▶ **課題文**
======

目立った事件は起きません。昼間は家の中か裏庭でバスケットボール、夜が更ければ街に繰り出してディスコで踊り、パーティーで乱痴気騒ぎです。抑揚のある筋書きではありません。映画的な華やかさはたしかにあるものの、ありえなくはない大学生たちの生活です。しかし、これが面白いのです。まるで部員の中に混じり、彼らの友だちとして会話を聞いているかのように、バカらしくもテンポの良い軽妙なことばのやり取りに身をゆだね、楽しむことができてしまいます。そして一見変化のない日々のやり取りの中にも、たしかに人間関係の深まりとそれぞれの成長が読み取れるのです。その変化の中心にいるのが主人公のジェイクといえるでしょう。

なにげなく自分の感じるままに過ごした日常が、たとえわずかではあっても、まるで数万年かけて陸と海の形を変えていく地殻変動のように、人生に変化をもたらし、やがてその人にとってかけがえのない糧となっていく‥‥映画全体としては、そういう構造になっていると思います。

リンクレイターが繰り返し描く人生の「節目」と「終わり」

大きな変化を盛り込まず、”地殻変動”的に人間の成長を描くナラティブは、まさしくリチャード・リンクレイター的です。ここで『エブリバディ・ウォンツ・サム』についての考察を深める前に、まずはリンクレイター監督の過去作に一貫するテーマを検証してみましょう。

リンクレイター監督作品で重視されるテーマ

彼の作品では人生の「節目」が重視されます。たとえば『ビフォア・サンライズ』は飛行機の時間が来る翌朝までというタイムリミットが設定されたデート、その後のシリーズ作で描かれる大人になった主人公たちが味わう人生の現実は、出産や子育て、自己実現といった人生の節目を強烈に意識させるものとなっているし、『6才のボクが、大人になるまで。』は引っ越し、初恋、大学入学など、同じくひとりの人間の一生を方向付ける節目が物語の肝になってゆきます。

誕生、初恋、就職、結婚、出産など、いくつもの節目を重ねていくと、最後には死という節目が待っています。人生の節目=ミッションをクリアした先に死という終わりがあるのです。ほとんどの人は日々の生活をただ何となく、当然のように明日が来るものと思って暮らしていることでしょう。死という終わりは意識しません。だいたい目の前の出来事に対処するのに忙しくて、いちいちそんなことなど気にしていられません。しかし、どれだけ現実に実感がないとしても人生には終わりがあり、したがってなにげなく消費している時間にも限りがあります。

======

(保存済みデータ項目)
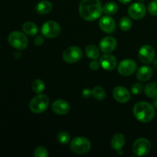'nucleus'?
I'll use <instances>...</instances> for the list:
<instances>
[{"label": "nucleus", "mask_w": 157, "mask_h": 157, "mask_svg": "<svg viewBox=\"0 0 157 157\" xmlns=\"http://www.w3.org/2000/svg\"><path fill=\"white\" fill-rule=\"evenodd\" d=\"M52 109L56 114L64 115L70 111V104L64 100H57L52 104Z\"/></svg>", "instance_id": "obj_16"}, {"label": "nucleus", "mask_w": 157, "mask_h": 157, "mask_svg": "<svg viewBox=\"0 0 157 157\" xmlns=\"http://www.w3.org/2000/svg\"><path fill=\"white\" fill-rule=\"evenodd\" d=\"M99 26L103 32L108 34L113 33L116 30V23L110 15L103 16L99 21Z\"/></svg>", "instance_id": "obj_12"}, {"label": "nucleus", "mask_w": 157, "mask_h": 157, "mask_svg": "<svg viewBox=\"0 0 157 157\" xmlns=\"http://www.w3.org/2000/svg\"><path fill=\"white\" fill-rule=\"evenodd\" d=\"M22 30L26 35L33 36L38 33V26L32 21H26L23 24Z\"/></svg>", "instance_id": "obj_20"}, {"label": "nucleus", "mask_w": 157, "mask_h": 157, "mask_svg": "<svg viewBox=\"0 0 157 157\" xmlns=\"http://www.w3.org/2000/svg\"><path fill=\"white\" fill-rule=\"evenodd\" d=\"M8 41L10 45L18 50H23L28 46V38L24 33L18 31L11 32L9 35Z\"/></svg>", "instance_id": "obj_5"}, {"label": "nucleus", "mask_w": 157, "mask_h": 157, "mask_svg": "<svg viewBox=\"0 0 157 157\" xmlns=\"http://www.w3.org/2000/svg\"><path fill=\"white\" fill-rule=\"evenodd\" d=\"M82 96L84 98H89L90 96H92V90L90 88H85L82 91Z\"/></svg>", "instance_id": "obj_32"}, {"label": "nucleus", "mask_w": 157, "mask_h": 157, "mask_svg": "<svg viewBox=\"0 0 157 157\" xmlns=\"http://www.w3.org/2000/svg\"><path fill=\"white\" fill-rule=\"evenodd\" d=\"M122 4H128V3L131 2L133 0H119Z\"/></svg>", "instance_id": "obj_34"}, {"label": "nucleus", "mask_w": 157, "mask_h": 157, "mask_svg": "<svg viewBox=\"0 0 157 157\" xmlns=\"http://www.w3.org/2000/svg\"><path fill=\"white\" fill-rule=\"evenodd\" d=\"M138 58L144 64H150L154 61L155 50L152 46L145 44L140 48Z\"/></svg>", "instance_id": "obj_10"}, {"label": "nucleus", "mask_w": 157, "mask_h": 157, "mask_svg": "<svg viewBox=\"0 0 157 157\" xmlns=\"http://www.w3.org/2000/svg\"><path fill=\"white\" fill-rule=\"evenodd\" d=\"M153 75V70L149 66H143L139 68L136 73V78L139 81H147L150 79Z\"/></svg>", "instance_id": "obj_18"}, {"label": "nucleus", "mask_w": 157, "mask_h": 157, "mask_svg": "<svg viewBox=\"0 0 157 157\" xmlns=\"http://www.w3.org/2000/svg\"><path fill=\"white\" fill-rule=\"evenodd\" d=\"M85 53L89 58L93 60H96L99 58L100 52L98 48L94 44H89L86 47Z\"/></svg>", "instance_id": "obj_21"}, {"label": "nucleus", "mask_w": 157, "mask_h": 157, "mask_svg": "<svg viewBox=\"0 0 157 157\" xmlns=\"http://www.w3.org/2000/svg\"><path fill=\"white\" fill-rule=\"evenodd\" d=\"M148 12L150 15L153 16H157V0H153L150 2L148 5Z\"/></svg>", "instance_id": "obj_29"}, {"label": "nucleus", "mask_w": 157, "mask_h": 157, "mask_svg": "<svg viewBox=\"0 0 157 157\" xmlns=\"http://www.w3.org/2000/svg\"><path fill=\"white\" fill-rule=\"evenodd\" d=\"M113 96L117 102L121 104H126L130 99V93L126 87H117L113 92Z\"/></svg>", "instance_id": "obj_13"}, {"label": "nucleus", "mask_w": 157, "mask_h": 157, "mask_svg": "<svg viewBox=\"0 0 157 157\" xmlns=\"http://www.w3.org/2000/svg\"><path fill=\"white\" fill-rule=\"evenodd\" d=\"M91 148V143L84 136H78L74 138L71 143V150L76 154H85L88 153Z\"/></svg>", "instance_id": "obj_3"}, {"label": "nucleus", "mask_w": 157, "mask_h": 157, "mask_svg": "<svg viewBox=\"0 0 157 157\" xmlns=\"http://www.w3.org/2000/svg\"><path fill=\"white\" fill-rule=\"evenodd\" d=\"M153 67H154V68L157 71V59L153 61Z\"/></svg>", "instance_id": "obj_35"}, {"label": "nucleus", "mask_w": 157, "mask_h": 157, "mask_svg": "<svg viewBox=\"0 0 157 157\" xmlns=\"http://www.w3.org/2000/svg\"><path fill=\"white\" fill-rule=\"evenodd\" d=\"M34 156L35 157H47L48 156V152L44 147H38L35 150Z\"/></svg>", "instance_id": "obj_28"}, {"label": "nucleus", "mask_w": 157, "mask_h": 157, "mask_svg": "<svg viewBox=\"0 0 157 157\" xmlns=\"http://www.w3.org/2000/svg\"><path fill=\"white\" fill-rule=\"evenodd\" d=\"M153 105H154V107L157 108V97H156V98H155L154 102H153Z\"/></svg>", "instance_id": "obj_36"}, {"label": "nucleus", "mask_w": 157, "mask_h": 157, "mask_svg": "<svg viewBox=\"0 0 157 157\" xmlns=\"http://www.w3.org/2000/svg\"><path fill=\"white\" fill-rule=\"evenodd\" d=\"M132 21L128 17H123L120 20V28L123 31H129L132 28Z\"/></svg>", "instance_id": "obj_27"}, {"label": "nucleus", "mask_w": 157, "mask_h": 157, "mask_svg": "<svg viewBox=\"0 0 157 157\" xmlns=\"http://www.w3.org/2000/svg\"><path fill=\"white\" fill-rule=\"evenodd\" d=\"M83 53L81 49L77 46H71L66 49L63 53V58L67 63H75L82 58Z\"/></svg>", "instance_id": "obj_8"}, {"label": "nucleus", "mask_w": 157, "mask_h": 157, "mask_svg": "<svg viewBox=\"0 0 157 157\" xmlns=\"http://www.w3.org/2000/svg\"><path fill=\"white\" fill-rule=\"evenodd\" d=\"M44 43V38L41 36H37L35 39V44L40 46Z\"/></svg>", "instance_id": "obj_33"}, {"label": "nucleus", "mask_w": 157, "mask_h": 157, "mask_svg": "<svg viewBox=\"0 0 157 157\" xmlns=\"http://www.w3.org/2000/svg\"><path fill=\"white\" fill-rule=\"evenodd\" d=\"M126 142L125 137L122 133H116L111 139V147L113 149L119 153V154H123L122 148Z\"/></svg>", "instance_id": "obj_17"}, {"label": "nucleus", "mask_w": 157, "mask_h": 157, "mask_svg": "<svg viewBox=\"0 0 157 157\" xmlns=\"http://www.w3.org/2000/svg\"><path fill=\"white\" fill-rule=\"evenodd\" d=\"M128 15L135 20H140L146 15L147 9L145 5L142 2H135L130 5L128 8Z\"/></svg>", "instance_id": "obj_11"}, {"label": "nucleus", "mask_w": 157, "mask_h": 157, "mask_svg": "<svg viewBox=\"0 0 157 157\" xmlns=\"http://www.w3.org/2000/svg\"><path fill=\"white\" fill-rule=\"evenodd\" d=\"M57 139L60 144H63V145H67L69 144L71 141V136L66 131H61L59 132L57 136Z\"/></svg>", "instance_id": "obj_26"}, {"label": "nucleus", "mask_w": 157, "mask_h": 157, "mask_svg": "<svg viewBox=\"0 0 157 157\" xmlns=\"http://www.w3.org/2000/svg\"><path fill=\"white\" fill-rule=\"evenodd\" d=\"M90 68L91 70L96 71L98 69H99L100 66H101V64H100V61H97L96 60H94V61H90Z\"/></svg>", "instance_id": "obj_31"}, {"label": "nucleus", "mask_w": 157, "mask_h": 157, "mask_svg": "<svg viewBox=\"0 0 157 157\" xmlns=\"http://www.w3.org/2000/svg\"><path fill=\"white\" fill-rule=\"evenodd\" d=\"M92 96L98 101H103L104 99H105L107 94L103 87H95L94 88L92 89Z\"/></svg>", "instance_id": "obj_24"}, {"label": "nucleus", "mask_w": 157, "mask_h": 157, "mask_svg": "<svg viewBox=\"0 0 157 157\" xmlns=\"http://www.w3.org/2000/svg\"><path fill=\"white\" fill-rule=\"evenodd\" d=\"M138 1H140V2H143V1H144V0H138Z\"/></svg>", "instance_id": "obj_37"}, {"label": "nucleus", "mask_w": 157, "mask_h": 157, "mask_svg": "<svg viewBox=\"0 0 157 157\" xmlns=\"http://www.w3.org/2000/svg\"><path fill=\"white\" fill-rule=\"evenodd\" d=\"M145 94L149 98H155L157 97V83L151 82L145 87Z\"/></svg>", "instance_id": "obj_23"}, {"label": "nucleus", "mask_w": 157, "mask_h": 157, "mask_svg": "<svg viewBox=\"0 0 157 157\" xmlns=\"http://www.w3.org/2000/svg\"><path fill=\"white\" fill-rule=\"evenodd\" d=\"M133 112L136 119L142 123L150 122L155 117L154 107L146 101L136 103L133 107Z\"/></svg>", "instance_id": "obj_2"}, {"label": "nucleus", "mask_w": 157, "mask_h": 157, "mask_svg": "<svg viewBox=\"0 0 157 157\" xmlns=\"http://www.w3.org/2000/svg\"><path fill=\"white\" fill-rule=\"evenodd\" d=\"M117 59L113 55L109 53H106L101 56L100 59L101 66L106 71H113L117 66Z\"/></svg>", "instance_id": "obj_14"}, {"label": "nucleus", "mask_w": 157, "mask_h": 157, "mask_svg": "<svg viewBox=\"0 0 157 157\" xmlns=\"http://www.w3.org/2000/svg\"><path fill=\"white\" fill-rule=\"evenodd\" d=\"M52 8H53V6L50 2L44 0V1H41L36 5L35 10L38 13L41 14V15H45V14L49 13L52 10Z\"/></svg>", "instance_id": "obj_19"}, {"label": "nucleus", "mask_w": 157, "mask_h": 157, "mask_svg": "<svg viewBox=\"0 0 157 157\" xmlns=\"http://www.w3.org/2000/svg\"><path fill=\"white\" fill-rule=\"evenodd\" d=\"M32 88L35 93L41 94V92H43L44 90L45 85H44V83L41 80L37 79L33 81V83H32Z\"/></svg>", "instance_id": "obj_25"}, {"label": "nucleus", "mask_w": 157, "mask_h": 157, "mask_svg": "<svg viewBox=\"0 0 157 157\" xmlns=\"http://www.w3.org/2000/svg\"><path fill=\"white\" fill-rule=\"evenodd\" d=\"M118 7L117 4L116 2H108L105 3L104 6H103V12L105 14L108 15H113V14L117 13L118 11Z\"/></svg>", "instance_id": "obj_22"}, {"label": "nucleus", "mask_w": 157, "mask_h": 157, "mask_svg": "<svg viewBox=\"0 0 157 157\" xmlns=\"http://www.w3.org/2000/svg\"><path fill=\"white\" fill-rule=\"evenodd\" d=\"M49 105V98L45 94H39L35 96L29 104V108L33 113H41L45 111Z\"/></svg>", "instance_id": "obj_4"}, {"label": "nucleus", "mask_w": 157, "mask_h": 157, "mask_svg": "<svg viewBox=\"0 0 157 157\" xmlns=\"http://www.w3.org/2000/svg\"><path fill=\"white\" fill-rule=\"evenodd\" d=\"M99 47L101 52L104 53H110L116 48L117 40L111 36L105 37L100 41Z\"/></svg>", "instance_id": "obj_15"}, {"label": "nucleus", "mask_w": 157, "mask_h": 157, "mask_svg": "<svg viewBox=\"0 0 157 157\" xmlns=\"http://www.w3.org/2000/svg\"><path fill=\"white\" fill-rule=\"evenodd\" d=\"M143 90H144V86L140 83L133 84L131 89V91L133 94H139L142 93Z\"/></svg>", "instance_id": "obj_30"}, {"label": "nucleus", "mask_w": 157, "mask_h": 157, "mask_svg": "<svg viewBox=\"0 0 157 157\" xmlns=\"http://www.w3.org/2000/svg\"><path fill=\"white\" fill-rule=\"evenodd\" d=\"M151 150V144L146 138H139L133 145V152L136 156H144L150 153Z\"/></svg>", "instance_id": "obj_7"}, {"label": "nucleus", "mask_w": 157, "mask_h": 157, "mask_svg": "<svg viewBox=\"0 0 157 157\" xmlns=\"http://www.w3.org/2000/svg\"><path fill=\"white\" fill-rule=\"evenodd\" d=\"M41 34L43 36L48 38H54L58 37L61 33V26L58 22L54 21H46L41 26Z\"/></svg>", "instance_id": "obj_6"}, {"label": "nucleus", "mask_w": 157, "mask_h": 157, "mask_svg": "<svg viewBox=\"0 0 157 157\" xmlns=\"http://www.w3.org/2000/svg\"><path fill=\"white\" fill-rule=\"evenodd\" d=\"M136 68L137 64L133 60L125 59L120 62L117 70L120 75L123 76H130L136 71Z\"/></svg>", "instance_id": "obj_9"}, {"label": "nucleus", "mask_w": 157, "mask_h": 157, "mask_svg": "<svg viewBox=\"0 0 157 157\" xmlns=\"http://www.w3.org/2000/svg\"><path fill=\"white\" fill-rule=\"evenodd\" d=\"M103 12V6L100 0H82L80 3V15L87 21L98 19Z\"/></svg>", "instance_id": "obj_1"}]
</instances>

======

▶ **練習問題**
**1)** 課題文にある次の一文を英語に訳しなさい。「ほとんどの人は日々の生活をただ何となく、当然のように明日が来るものと思って暮らしていることでしょう。」
**2)** 課題文のうち、「リンクレイター監督作品で重視されるテーマ」から「いる時間にも限りがあります。」までの部分を一字一句変えずに書き写しなさい。

▶ **解答一覧**
**1)** Most people probably go about their daily lives without much thought, assuming as a matter of course that tomorrow will come.

**2)**
リンクレイター監督作品で重視されるテーマ

彼の作品では人生の「節目」が重視されます。たとえば『ビフォア・サンライズ』は飛行機の時間が来る翌朝までというタイムリミットが設定されたデート、その後のシリーズ作で描かれる大人になった主人公たちが味わう人生の現実は、出産や子育て、自己実現といった人生の節目を強烈に意識させるものとなっているし、『6才のボクが、大人になるまで。』は引っ越し、初恋、大学入学など、同じくひとりの人間の一生を方向付ける節目が物語の肝になってゆきます。

誕生、初恋、就職、結婚、出産など、いくつもの節目を重ねていくと、最後には死という節目が待っています。人生の節目=ミッションをクリアした先に死という終わりがあるのです。ほとんどの人は日々の生活をただ何となく、当然のように明日が来るものと思って暮らしていることでしょう。死という終わりは意識しません。だいたい目の前の出来事に対処するのに忙しくて、いちいちそんなことなど気にしていられません。しかし、どれだけ現実に実感がないとしても人生には終わりがあり、したがってなにげなく消費している時間にも限りがあります。